- Location: Leelanau County, Michigan
- Coordinates: 44°53′38″N 85°50′29″W﻿ / ﻿44.8937503°N 85.8412967°W
- Type: Freshwater lake
- Primary inflows: Lime Creek
- Primary outflows: Shetland Creek
- Basin countries: United States
- Max. length: 1.6 mi (2.6 km)
- Max. width: 1.1 mi (1.8 km)
- Surface area: 670 acres (2.7 km^{2})
- Max. depth: 65 ft (20 m)
- Surface elevation: 614 ft (187 m)
- Settlements: Maple City, Cedar

= Lime Lake (Michigan) =

Lake in Leelanau County, Michigan, USA

Lime Lake is a freshwater lake located in Cleveland Township, Leelanau County, Michigan, approximately two miles north of the Village of Maple City, Michigan.

The lake is located in a basin setting of wooded rolling sand hills approximately 3 miles south of Good Harbor Bay and the Sleeping Bear Dunes National Lakeshore. The M-22, a State of Michigan scenic heritage route, skirts Lime Lake to the north.

== Description ==
The lake is approximately 1.6 miles long, from south to north, and 1.1 miles wide, from east to west, and 65 ft at its deepest. It covers 670 acres.

Lime Lake is part of the Good Harbor Bay watershed. In addition to a number of small creeks and springs, it is fed by Lime Creek at the southwestern corner of the lake. Shetland Creek flows out of the north end of the lake and into Little Traverse Lake, and from there Shalda Creek flows out of Little Traverse Lake and into Good Harbor Bay on Lake Michigan.

Migratory fish from Lake Michigan have access to Lime Lake through this connection when there are no beaver dams or other natural obstructions. Chinook salmon have been observed spawning in Lime Creek.

Lime Lake has a healthy fish community with abundant species diversity including brown trout, largemouth bass, northern pike, and smallmouth bass.

The south and north ends of the lake feature lowland swamps dominated by cedar, hemlock, and birch trees. Rolling hillsides to the east and west feature upland hardwoods and conifers.

Teichner Preserve, a 41 acre parcel located on the northeast shore of the lake, was gifted to the Leelanau Conservancy in 1996. Open to the public, a trail and boardwalk lead through extensive wetlands and forested lowlands to the lake shore.

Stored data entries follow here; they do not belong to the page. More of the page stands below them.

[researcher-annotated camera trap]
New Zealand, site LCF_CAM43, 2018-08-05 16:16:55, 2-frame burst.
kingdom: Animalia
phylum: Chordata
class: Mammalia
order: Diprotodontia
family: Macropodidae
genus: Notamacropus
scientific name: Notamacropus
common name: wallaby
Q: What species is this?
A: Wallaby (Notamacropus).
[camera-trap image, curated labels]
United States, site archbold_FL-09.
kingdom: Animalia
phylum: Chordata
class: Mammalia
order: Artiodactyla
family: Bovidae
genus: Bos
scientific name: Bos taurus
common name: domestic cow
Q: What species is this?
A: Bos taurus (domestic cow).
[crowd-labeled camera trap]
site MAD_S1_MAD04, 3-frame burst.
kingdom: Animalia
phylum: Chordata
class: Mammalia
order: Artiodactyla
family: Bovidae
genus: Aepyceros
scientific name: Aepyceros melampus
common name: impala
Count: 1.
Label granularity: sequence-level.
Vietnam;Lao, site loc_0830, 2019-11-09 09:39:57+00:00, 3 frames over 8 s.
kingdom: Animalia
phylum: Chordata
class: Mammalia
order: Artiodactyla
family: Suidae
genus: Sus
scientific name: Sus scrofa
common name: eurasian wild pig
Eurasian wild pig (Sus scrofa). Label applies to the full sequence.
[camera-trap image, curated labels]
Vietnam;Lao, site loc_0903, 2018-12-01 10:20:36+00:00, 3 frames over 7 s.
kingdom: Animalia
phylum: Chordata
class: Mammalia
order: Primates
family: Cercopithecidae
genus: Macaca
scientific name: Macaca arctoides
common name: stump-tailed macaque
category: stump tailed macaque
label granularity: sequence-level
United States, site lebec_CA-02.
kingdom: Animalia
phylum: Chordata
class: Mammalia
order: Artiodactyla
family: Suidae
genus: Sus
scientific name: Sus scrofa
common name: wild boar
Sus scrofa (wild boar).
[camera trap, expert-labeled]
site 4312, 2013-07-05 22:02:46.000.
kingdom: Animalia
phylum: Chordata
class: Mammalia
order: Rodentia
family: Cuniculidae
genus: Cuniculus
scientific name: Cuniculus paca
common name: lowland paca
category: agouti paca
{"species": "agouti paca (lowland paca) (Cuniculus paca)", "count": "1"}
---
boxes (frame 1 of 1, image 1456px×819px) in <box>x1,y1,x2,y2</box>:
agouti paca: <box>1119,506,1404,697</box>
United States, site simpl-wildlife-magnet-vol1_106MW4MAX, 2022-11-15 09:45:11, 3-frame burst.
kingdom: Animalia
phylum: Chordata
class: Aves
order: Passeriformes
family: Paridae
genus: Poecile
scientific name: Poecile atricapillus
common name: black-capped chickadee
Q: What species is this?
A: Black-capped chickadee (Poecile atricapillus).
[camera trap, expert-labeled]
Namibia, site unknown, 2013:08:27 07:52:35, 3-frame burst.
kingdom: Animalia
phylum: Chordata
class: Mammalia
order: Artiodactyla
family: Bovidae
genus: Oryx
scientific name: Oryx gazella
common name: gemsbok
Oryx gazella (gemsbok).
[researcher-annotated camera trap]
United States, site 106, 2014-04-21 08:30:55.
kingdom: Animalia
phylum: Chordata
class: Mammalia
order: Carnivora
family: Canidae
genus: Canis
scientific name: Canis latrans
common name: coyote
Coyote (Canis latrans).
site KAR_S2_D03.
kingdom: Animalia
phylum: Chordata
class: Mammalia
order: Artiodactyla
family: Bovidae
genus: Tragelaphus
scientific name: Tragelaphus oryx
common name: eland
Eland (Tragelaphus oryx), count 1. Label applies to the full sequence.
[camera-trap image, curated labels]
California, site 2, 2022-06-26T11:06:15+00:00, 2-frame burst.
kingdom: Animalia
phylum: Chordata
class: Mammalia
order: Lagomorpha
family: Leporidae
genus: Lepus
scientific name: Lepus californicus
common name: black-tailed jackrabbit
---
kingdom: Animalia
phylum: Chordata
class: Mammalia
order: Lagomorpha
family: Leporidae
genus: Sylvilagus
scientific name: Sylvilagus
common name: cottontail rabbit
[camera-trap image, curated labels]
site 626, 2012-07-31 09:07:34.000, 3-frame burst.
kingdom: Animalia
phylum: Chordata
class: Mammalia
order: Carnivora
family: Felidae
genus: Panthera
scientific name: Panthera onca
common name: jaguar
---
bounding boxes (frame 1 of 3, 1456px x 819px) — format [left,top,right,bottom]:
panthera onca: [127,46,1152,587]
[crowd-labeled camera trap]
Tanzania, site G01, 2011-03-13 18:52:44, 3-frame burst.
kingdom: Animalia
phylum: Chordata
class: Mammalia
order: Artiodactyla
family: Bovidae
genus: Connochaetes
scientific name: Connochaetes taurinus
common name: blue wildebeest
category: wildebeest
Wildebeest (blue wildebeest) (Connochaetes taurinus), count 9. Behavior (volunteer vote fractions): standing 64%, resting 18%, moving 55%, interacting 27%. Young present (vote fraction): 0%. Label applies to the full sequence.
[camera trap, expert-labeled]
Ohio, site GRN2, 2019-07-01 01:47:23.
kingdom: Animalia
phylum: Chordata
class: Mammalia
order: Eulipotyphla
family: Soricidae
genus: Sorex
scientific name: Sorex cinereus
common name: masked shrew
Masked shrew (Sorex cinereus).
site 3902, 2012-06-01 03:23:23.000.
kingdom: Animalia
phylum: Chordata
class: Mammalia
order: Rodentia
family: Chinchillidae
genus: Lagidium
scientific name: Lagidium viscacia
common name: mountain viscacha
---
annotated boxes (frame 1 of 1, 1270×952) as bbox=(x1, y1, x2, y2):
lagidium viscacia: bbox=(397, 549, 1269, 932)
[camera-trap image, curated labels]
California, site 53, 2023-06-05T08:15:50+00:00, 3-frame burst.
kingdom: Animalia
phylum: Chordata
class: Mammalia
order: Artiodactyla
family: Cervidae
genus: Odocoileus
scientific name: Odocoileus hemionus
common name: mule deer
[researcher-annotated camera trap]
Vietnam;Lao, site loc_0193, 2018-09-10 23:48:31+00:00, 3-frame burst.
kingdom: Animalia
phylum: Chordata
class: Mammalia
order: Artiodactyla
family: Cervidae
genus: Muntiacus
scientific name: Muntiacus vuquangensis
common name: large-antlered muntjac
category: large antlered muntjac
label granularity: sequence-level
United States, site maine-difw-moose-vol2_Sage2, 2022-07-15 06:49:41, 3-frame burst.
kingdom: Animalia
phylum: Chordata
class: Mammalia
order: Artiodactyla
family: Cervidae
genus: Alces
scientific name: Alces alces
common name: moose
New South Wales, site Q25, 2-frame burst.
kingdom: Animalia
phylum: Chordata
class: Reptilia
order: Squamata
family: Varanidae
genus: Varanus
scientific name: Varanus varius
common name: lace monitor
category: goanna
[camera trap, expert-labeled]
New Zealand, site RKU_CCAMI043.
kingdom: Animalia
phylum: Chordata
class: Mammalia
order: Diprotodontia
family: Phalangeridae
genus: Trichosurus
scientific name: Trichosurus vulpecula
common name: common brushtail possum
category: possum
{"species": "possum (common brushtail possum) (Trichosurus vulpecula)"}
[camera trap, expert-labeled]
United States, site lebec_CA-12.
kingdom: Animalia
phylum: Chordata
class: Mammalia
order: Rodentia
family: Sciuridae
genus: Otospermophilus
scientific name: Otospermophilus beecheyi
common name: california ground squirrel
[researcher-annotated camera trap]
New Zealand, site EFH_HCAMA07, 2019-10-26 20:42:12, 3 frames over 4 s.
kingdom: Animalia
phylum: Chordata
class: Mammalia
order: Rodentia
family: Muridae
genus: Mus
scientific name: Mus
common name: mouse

The Lime Lake Association is the riparian association representing property owners on Lime Lake.

== Lumber-era history ==
In the late 19th century the lumber industry dominated the area. The Lime Lake Lumber Company mill was constructed around 1880. Timber harvested from the surrounding land was cut at the mill, and then hauled down a 3-mile plank road to Good Harbor Bay for shipping. The northeastern corner of the lake has some slabwood remnants easily visible on the shallow bottom.

== Geological history ==
Lime Lake is a glacial lake, formed by natural and geologic forces.

With the re-treat of the Laurentian Glacier, approximately 11,000 BP (before present), and the ice burden gone, the Earth’s crust in the northern part of the region began to rise. Over time the shoreline of the proglacial Lake Algonquin Lake Algonquin evolved with long peninsulas and bays becoming truncated from the main body lake to form separate lakes.

At Good Harbor Bay, Lime Lake as well as neighboring Bass and School lakes, all at an elevation of 620 feet, were closed off early during the Lake Algonquin stage (about 7,000 years ago).
During the Lake Nipissing stage (about 6,000 to 4,000 years ago), a crescent-shaped belt of dunes closed off Little Traverse Lake.